Have you ever been approached by one of your friends who recently formed a corporation and asks for you to serve on his board of directors? It sure sounds like a good idea to serve on someone’s board, after all you will meet periodically, get a few free dinners and perhaps be paid a fee for some modest work.
Florida law has well established fiduciary duties that must be honored by a board of directors serving on behalf of the corporation and its shareholders. These basic duties include acting in good faith, exercising care and loyalty in the board’s actions. With all of that in mind, every director must work for the benefit of all the shareholders, even if nominated or designated by a group of shareholders.
Traditionally, boards performed decision-making functions, such as evaluating and approving significant business transactions. Beyond that traditional role of decision-making, directors are often asked to serve in an oversight function. This oversight might include actively monitoring corporate performance and determining whether the company is performing in accordance with current law and corporate policy.
Assuming directors are acting within these standards, they should have no cause for concern. In addition, directors are protected against lawsuits for personal liability by the “business judgment rule.” This rule is a judicially created presumption that decisions are appropriate if made by disinterested directors based on a good faith belief that the decisions will serve the corporation’s best interests. If a plaintiff in a lawsuit cannot overcome that presumption, usually by showing the conflict of interest or bad faith, this rule prohibits a Court from going further and extending liability to a director personally for lawsuits filed against the corporation.

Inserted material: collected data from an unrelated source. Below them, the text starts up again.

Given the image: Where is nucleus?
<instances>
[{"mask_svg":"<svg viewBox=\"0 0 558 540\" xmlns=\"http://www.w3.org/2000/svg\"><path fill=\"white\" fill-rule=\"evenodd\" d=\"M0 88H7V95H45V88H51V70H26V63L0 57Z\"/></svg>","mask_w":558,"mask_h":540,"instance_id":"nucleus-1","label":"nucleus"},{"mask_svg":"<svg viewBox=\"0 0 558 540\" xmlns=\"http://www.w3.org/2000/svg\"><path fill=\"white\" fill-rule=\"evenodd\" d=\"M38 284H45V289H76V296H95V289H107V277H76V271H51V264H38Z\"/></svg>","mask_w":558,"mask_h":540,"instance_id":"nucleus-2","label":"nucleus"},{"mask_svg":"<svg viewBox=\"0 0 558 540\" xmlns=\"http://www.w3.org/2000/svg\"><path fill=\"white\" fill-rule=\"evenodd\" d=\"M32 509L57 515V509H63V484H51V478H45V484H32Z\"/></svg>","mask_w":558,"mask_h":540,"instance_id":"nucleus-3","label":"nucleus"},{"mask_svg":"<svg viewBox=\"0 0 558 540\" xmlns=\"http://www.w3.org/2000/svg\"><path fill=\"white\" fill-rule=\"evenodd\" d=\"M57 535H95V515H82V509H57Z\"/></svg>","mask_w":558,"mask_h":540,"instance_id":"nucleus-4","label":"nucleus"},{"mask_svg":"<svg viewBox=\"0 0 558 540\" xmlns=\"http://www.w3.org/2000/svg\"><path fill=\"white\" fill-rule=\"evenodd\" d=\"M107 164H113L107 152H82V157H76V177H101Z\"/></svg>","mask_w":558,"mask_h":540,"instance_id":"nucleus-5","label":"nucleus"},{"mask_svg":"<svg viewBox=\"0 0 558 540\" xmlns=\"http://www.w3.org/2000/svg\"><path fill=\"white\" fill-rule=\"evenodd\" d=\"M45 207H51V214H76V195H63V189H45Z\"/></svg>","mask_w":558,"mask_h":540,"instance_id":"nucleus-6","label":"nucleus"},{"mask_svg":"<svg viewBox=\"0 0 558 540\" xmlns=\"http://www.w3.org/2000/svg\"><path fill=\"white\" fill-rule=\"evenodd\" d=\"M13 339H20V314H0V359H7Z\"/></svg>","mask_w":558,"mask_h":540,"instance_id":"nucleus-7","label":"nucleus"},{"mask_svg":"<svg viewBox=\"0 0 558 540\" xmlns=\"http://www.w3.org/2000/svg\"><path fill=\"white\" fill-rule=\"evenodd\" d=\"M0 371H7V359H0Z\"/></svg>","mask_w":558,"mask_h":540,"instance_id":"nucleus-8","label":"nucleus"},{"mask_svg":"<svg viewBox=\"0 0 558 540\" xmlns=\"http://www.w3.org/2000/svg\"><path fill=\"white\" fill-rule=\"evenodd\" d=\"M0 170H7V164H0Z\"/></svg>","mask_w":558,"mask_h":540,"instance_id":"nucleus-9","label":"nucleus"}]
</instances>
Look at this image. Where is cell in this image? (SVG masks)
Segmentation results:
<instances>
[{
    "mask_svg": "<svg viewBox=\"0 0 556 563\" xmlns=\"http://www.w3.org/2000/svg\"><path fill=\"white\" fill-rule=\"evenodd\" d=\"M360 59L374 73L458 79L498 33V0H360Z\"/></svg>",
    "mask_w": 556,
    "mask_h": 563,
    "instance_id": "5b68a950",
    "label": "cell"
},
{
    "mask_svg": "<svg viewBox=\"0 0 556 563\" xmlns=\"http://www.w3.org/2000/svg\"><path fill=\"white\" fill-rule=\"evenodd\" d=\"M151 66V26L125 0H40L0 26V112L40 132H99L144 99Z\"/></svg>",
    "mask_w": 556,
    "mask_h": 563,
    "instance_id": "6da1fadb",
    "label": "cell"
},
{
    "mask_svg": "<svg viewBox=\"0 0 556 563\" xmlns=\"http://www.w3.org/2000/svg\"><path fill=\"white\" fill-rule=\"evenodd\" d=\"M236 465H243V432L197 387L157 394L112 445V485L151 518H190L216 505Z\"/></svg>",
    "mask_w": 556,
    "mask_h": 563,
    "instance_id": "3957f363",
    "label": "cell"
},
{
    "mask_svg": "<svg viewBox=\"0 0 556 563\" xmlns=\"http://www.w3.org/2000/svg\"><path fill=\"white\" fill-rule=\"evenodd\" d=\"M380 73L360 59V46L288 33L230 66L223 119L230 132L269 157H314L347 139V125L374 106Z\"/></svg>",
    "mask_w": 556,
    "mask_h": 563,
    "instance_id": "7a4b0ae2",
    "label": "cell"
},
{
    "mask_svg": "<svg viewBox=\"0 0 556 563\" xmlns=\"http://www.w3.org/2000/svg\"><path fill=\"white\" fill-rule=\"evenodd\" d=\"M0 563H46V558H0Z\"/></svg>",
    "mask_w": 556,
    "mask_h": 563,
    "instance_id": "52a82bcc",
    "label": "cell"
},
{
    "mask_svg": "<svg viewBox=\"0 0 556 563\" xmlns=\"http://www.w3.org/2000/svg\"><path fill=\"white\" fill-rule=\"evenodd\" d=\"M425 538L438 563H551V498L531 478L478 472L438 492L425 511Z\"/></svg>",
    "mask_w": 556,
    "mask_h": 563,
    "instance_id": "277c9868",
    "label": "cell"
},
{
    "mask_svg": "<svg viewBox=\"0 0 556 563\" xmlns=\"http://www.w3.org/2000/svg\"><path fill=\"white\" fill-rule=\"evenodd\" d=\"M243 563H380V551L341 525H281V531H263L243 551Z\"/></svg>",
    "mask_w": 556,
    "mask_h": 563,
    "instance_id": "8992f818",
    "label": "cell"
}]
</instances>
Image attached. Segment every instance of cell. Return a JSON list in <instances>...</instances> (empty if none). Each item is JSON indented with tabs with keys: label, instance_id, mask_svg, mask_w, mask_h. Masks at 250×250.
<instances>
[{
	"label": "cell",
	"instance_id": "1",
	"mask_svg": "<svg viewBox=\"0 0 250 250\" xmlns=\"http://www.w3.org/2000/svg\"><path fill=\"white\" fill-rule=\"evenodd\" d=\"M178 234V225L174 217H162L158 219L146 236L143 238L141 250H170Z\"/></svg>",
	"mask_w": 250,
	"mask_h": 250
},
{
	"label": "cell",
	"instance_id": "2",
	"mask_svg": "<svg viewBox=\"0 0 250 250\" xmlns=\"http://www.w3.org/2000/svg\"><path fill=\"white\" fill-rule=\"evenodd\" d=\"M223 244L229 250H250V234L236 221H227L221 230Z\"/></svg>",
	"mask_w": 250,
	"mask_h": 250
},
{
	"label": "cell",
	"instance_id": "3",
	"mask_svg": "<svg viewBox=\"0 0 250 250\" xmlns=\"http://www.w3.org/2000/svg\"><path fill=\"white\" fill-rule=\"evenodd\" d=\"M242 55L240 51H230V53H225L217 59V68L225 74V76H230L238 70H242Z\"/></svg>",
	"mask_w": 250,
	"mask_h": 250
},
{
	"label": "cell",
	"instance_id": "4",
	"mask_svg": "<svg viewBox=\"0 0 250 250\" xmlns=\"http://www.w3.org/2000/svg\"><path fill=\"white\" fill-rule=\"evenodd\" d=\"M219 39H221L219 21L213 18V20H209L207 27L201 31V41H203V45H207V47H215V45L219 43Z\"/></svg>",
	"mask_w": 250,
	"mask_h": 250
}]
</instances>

With that being said, the legal requirements and the expectations for directors have been expanded over the past years. More attention is now being focused on a corporation’s performance and reporting systems to insure ethical behavior, reliable financial reporting and compliance with law and corporate policy. We can thank Enron and similar cases for these increased requirements. Because a director must be actively engaged in the supervision of the company, sitting on a board, enjoying a few free dinners and getting a stipend for essentially no work appears to be a thing of the past. If you are asked to serve on a board, think twice about accepting, unless you are willing to put in the time necessary to properly exercise your duties to the corporation and shareholders.